Mask out RFI using a median absolute deviation cut in the time direction.

This is useful for datasets with sparse frequency coverage. Functionally this routine is equivalent to mad_cut_2d() with fwidth = 1, but will be much faster.

Parameters:
  • data (np.ndarray[freq, time]) – Array of data to mask.

  • twidth (integer, optional) – Number of time samples to average median over.

  • threshold (scalar, optional) – Number of median deviations above which we cut the data.

  • mask (boolean, optional) – If True return the mask, if False return the number of median absolute deviations.

Returns:

mask – Mask or number of median absolute deviations for each sample.

Return type:

np.ndarray[freq, time]

ch_util.rfi.mad_cut_2d(data, fwidth=64, twidth=42, threshold=5.0, freq_flat=True, mask=True)[source]

Mask out RFI using a median absolute deviation cut in time-frequency blocks.

Data excerpt:

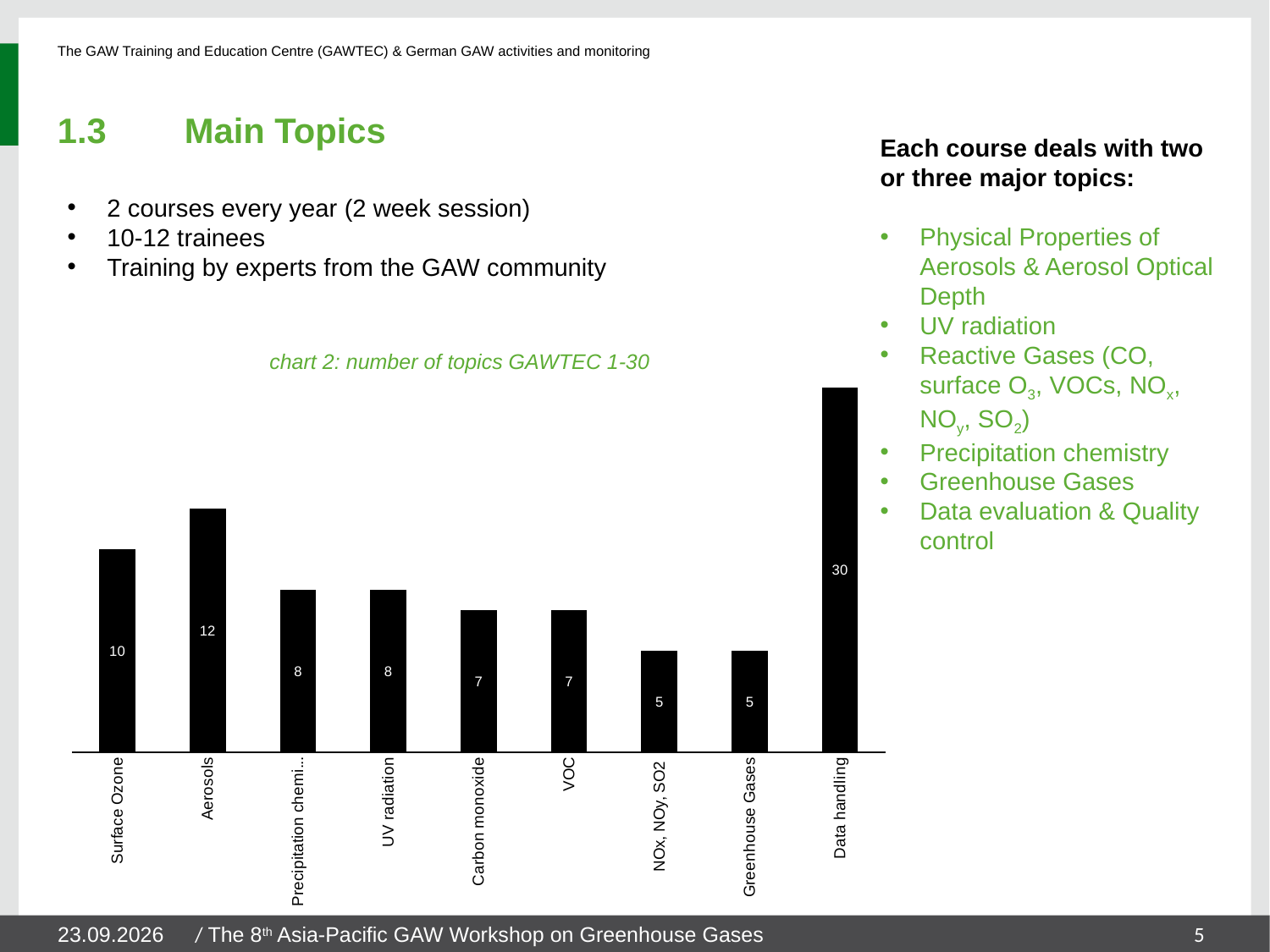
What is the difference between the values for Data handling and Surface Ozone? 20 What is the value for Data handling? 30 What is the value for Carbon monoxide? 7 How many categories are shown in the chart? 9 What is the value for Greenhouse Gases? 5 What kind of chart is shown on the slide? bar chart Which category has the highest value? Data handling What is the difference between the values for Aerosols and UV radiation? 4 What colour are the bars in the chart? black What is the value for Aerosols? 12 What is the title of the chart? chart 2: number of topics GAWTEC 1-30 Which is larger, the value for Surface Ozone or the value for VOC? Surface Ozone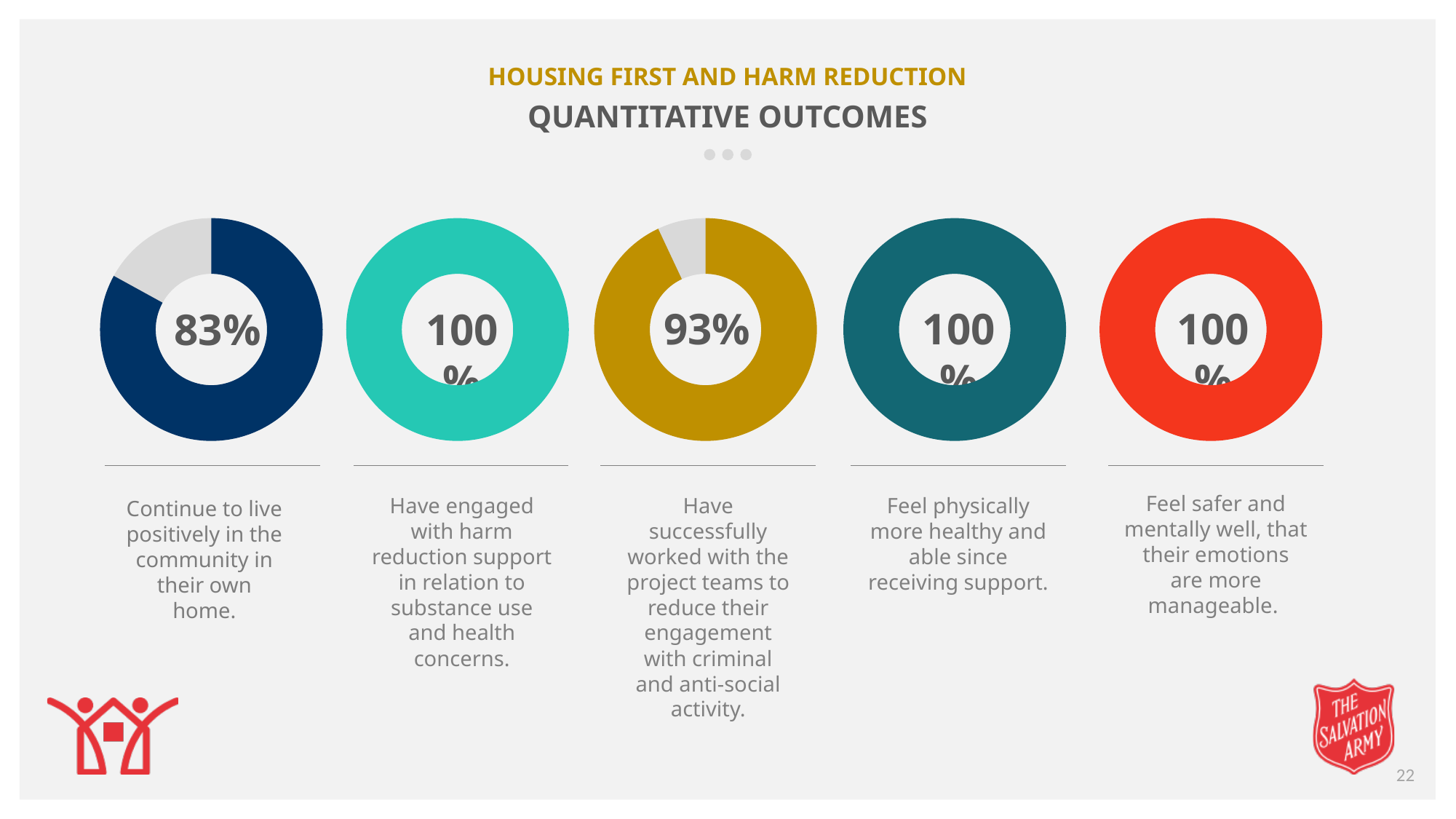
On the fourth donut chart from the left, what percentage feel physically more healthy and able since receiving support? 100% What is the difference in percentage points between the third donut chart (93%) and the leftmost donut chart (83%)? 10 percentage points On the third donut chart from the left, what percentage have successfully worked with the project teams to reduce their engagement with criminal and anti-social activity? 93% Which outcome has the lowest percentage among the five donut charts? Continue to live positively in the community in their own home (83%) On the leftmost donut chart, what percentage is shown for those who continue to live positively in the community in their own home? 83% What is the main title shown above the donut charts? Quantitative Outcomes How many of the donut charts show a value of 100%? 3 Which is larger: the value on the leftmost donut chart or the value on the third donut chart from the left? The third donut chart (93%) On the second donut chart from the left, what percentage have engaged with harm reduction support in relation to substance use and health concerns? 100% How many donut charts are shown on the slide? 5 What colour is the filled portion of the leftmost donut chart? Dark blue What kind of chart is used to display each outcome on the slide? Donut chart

Exercise objective:
Answer these questions from the RFI masking documentation:
(a) What is the first routine functionally equivalent to, and with what fwidth value?
(b) What does that routine return when mask is False?
(c) What is the default threshold in the signature of ch_util.rfi.mad_cut_2d?

Task result:
(a) mad_cut_2d(), with fwidth = 1
(b) The number of median absolute deviations
(c) 5.0